L’idéal, pour un système parfait, est un monde dans lequel tout le monde est complètement inconscient – incapable de ressentir de l’amour, d’avoir de l’empathie, d’agir spontanément ou d’expérimenter honnêtement le moment présent tel qu’il est, dans toute son intensité mystérieuse et son étrange intelligence ; et dans lequel tout le monde dépend totalement du système – domestiqué physiquement, émotionnellement et psychologiquement, déformé pour répondre à ses exigences et, idéalement, non seulement incapable de voir sa déformation, mais la célébrant activement.

Traduit par Guy Morant

33 Myths of the System est un guide radical du système dans sa forme terminale, la plus développée. Le livre démonte les fabrications de toutes les idéologies du système, exposant les fictions sans fondement au cœur du socialisme, du capitalisme, du professionnalisme et de l’anti-culture, que le système nous offre en guise de sens.

Notes

[1]    Ici, nous ne parlons donc pas de sens rationnel, intellectuel. Il y en a certainement peu dans la vie. Tolstoï a dit que « la seule connaissance absolue que l’homme puisse obtenir est que la vie n’a pas de sens », mais il était conscient qu’il y a dans la vie une vérité ineffable, intime, et c’est ce que j’entends ici par « sens ».

[2]    Ou plutôt d’un seul, envisagé de deux points de vue différents.

[3]    J’appelle cela l’EGO « auto-responsable », et je ne parle pas de l’ego freudien. Pour Freud, le « moi » était différent du « ça » instinctif et émotionnel et du « surmoi » social hyper-rationnel. En vérité, il n’y a pas de différence réelle entre ces divisions ; tous représentent l’ego.

[4]    Ou « allégés en soi », ce que nous pourrions appeler des états d’être « sans outils ».

[5]    Voir Comment laver le cerveau de vos enfants dans l’Apocalypedia.

[6]    P. Berger et T. Luckmann, The Social Construction of Reality.

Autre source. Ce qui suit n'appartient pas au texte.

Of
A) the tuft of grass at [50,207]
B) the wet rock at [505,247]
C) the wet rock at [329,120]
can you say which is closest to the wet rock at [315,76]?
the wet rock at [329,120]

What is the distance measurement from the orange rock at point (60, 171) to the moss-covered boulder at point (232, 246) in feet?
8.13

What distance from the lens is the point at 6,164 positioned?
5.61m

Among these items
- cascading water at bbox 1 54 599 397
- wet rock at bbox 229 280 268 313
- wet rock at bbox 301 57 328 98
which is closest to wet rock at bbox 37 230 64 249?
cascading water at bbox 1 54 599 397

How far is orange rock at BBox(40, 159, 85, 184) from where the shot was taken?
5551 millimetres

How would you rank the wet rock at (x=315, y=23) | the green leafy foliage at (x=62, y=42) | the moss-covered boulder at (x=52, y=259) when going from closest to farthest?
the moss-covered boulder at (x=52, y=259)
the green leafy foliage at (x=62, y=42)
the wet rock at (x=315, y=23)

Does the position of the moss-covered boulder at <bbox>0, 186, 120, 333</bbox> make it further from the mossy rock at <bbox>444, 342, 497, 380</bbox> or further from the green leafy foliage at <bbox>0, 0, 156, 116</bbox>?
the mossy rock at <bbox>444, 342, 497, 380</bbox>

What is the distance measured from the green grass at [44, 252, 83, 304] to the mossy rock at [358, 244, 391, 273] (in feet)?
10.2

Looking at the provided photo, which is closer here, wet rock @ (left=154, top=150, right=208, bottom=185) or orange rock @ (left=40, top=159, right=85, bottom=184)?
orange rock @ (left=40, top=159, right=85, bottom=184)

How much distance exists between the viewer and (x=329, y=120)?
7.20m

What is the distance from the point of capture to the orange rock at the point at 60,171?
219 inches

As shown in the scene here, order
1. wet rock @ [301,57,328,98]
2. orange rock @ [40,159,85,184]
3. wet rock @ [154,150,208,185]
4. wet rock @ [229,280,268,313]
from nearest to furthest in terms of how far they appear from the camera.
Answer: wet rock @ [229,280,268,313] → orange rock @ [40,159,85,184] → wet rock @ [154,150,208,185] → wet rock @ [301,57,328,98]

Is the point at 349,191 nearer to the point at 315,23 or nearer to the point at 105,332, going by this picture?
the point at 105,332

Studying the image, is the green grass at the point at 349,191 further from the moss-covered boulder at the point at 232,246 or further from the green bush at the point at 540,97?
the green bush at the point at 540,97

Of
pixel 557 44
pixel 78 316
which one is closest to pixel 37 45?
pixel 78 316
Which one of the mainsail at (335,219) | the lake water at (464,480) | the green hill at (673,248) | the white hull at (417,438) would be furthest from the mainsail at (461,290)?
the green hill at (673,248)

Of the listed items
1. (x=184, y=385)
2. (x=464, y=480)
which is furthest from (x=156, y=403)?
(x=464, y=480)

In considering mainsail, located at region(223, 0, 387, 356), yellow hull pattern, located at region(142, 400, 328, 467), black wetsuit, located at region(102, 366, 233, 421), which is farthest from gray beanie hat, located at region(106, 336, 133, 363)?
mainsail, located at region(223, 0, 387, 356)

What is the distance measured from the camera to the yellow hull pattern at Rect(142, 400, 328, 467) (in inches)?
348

[7]    Ces institutions, les « sous-institutions » (départements, classes, etc.) qui les composent, et leurs « sous-univers » de sens, sont souvent en désaccord les uns avec les autres et se disputent le pouvoir, ce qui donne une fausse impression de « diversité ». Ibid.

[8]    L’artisanat aussi, la spécialisation saine, doit finalement sortir de la fenêtre totalitaire, tout comme les différences locales et même nationales. La véritable individualité est automatiquement « vidée » par les pressions monolithiques de la modernité institutionnelle, de manière extrêmement et de plus en plus superficielle, voire risible. Demeurent les certificats d’expertise professionnelle, les drapeaux et les équipes de football de l’« identité » nationale et les symboles de la fierté locale (animaux, plantes, procédés artisanaux), mais la réalité privée et particulière à laquelle ces choses se réfèrent est morte depuis longtemps, fondue dans la masse systémique.

[9]    La distinction entre les deux, comme celle entre le travail et le jeu, étant une distinction moderne et artificielle. Voir Philippe Descola, Par-delà nature et culture.

[10]  À l’exception partielle des professionnels, qui doivent être qualifiés d’une manière fantastiquement limitée – c’est-à-dire spécialisés et orientés vers le marché jusqu’à la pathologie. Voir Jeff Schmidt, Disciplined Minds.

[11]  Ted Kaczynski, La société industrielle et son avenir. Kaczynski livre une analyse sans égale des conséquences de la privation d’action délibérée. Le rôle de l’existence consciente ne figure toutefois pas dans ses travaux, ce qui explique qu’il ait estimé que tuer des professeurs d’université était une bonne idée.

[12]  Et on parle bien le plus souvent de l’homme.

[13]  Non pas que ces activités soient totalement dénuées de sens. Mais elles n’ont pas le même sens que les activités signifiantes (et se situent même à un niveau de signification complètement différent). Si elles étaient réellement utiles, elles ne seraient pas autorisées. Comme le dit Kaczynski, « nous pouvons faire tout ce que nous voulons tant que c’est SANS IMPORTANCE ». Ici, il y a un parallèle avec le réformisme. Rédiger des pétitions, des articles dans les colonnes des médias mainstream, protester dans la rue, voter, se préoccuper des pauvres noirs et des NOTES des filles, etc. n’est pas non plus toujours vain, mais ce n’est aucunement révolutionnaire et, encore une fois, si c’était le cas, ce ne serait pas autorisé (voir mythe 31).